### SUPPLIED INFORMATION
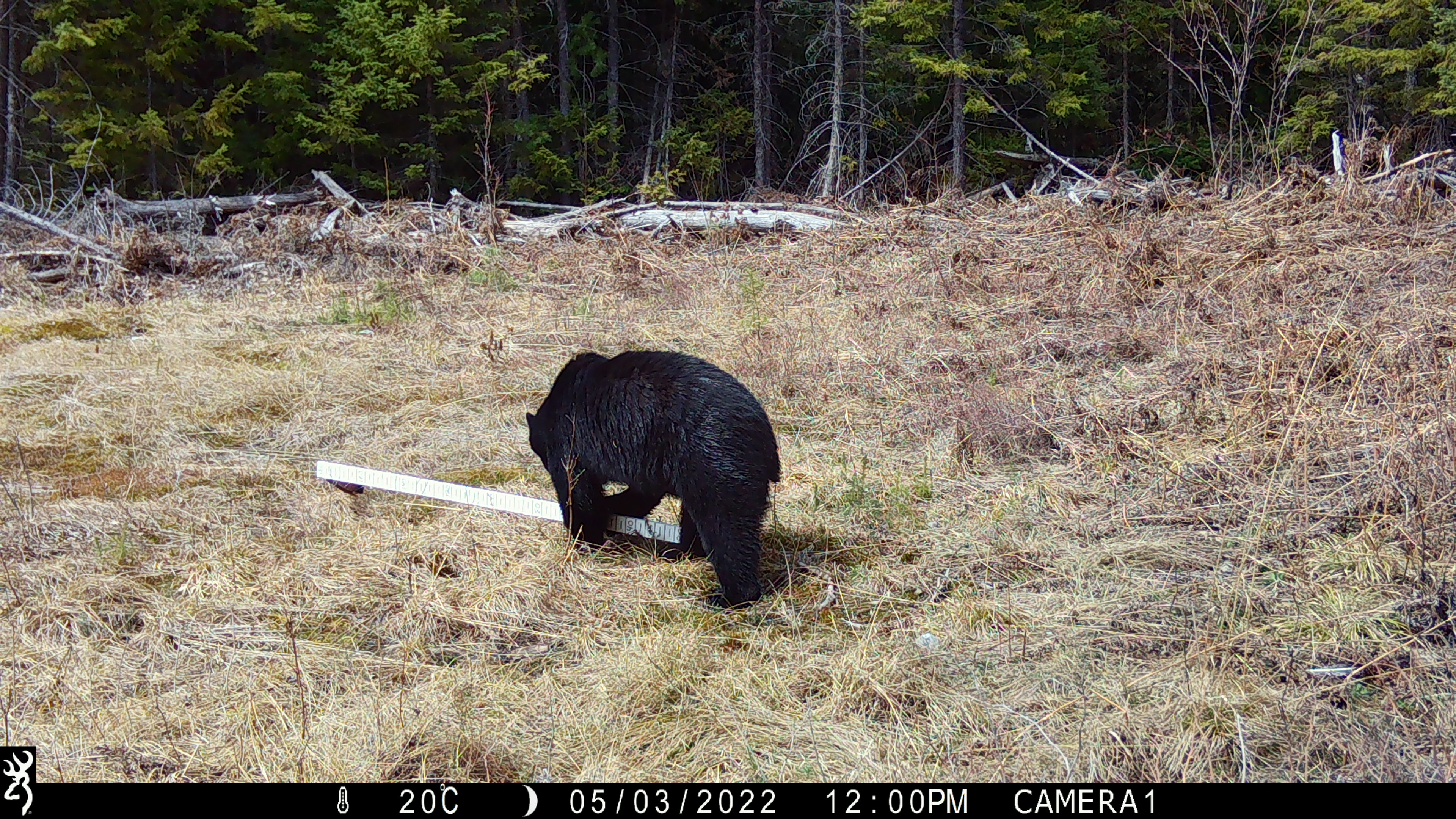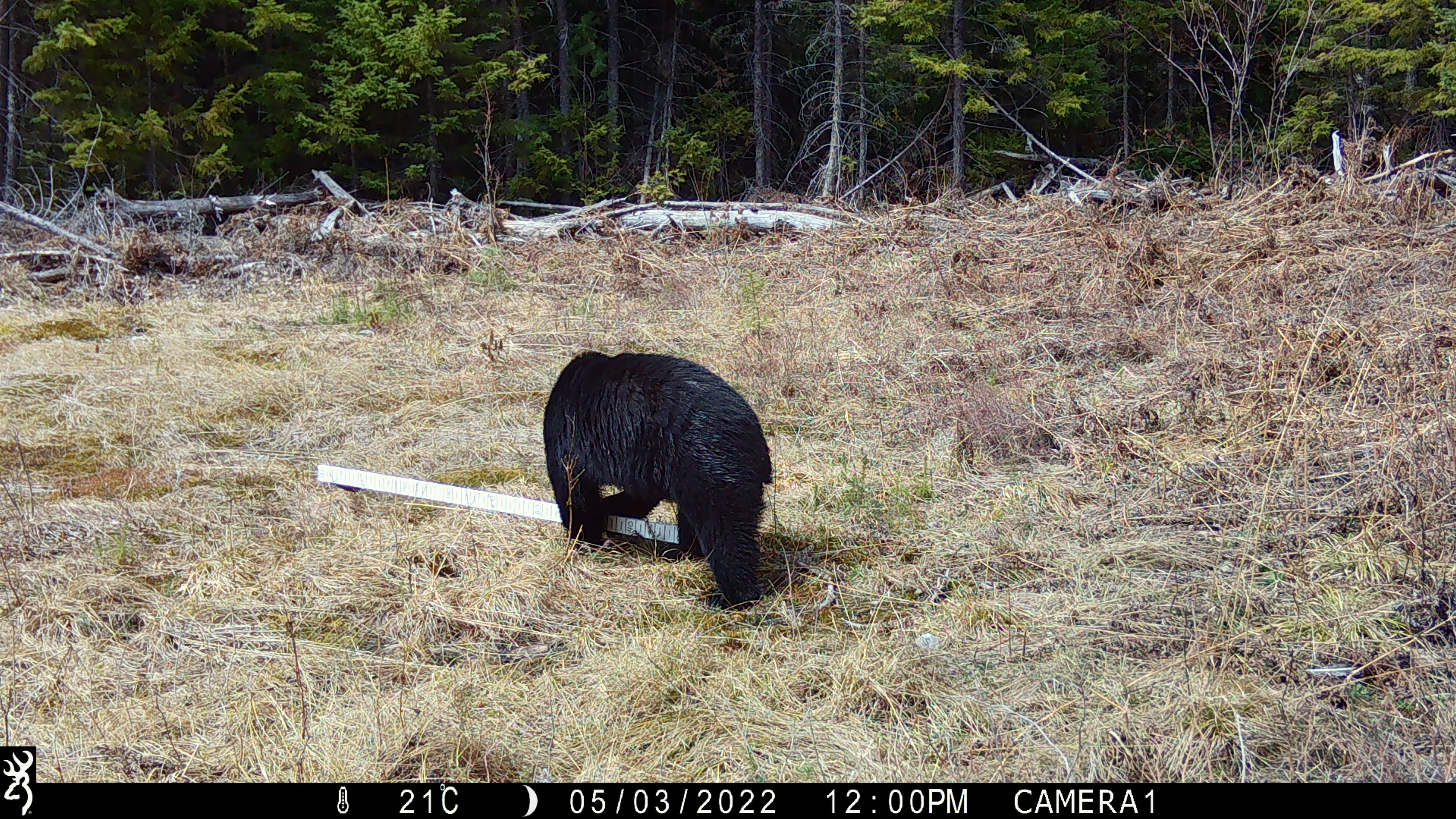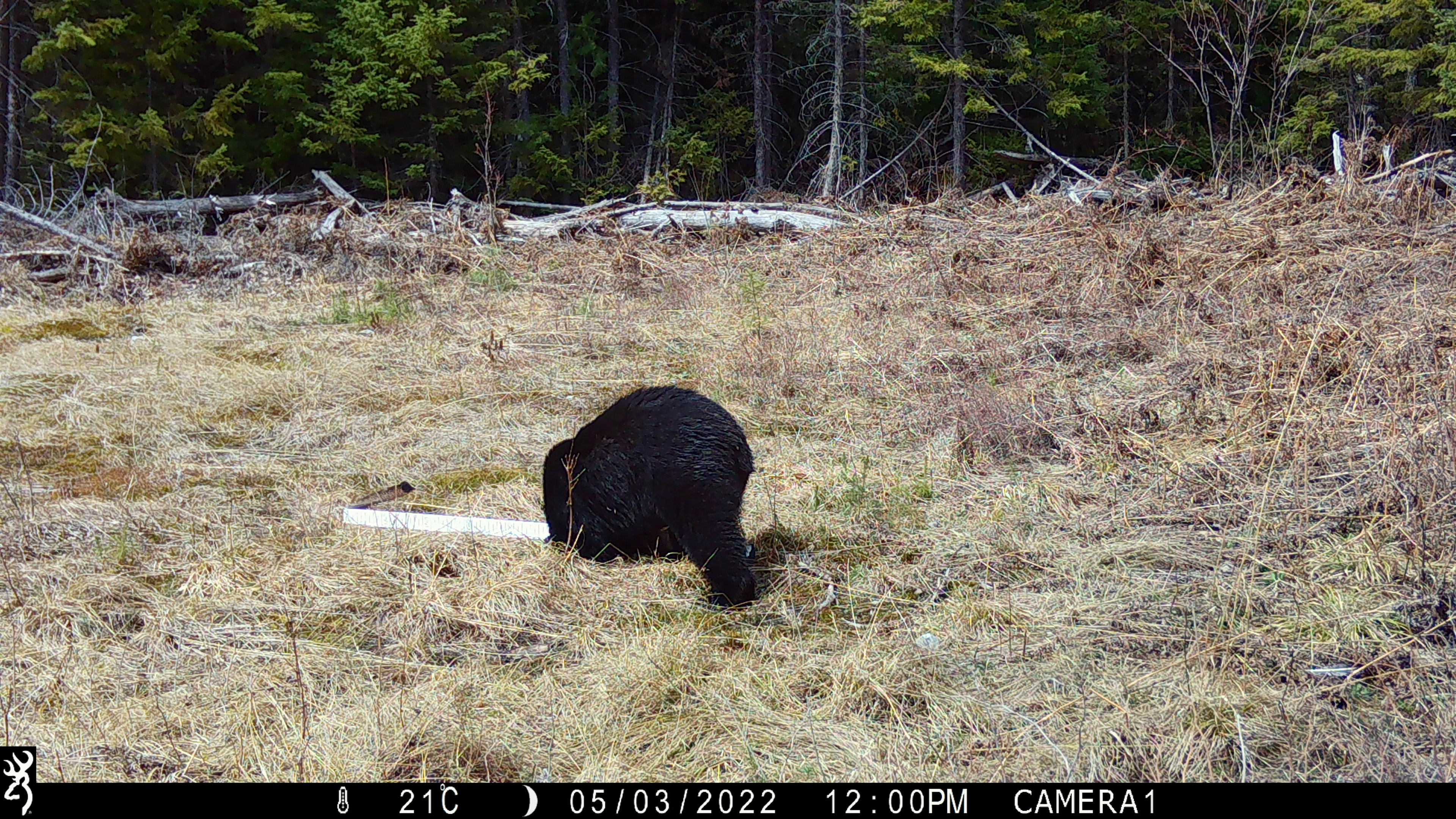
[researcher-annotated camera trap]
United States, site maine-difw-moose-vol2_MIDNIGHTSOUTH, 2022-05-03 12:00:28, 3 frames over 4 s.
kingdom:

--

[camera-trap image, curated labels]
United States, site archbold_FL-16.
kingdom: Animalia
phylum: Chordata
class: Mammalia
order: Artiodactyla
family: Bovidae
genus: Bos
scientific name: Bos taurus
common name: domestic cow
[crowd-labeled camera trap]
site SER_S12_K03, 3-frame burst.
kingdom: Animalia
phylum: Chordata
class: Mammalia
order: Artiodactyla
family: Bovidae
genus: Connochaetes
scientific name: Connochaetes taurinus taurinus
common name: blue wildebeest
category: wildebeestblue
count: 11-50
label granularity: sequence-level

### REQUIREMENT
Copy every line above that holds the word "name".

### SOLUTION
scientific name: Bos taurus
common name: domestic cow
scientific name: Connochaetes taurinus taurinus
common name: blue wildebeest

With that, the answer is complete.